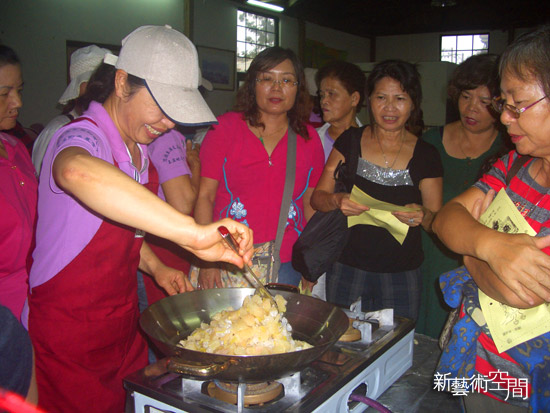 煮柚子果醬.jpg
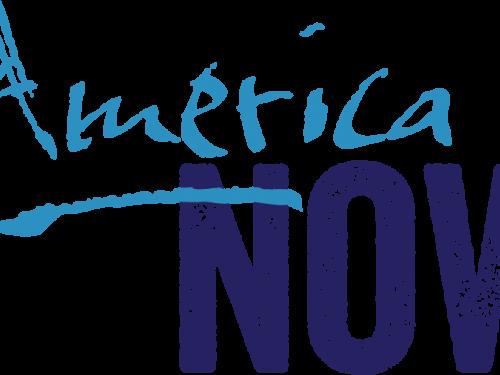 America Now logo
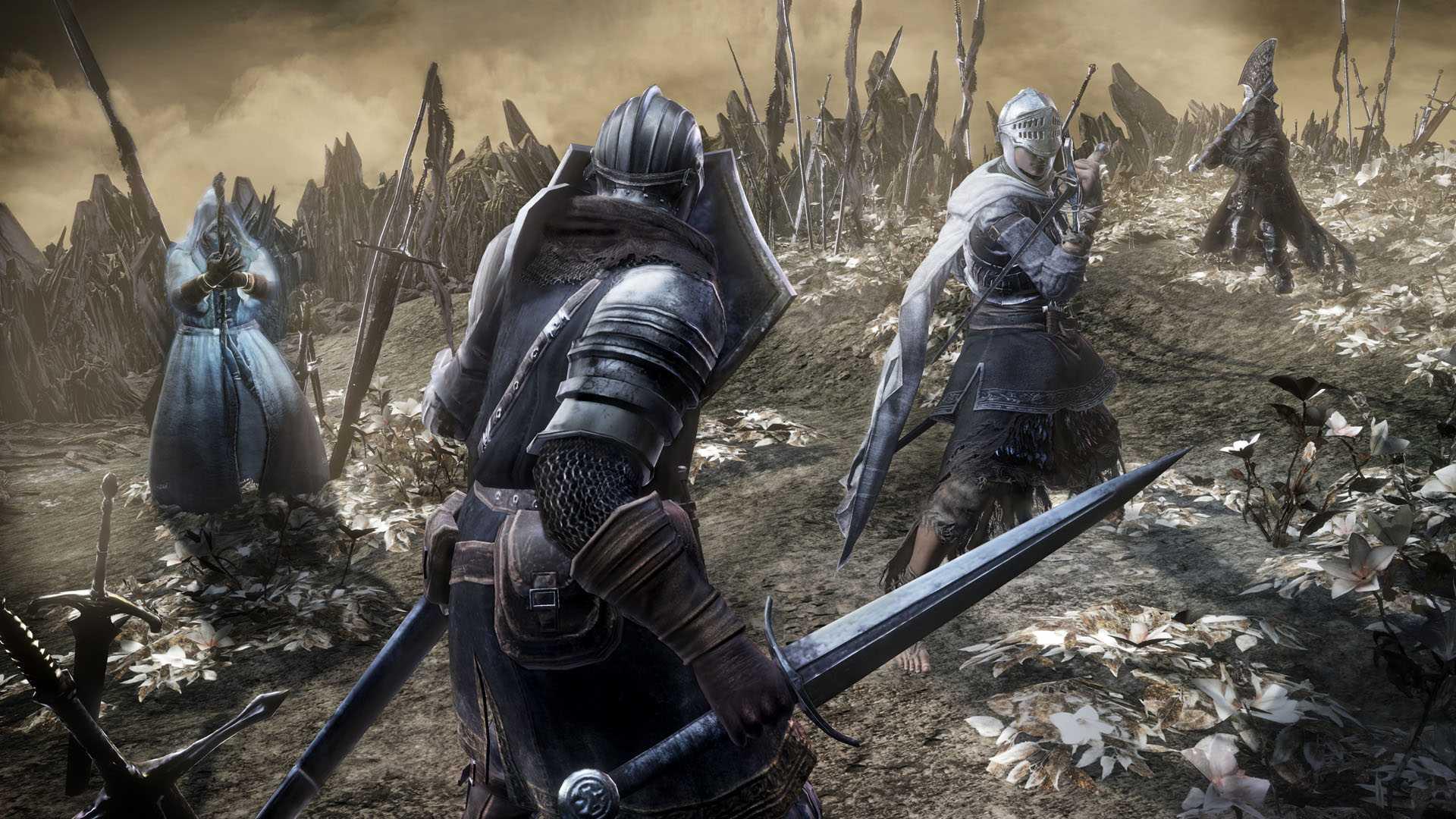 Суммарные продажи игр из серии Dark Souls достигли 27 млн копий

◆ ◆ ◆ ◆ ◆ ◆ ◆

INSTRUCTIONS FOR THE TASK: Could you copy the lines above exactly and skip the images?

OUTPUT FOR THIS EXERCISE:
 煮柚子果醬.jpg
 America Now logo
 Суммарные продажи игр из серии Dark Souls достигли 27 млн копий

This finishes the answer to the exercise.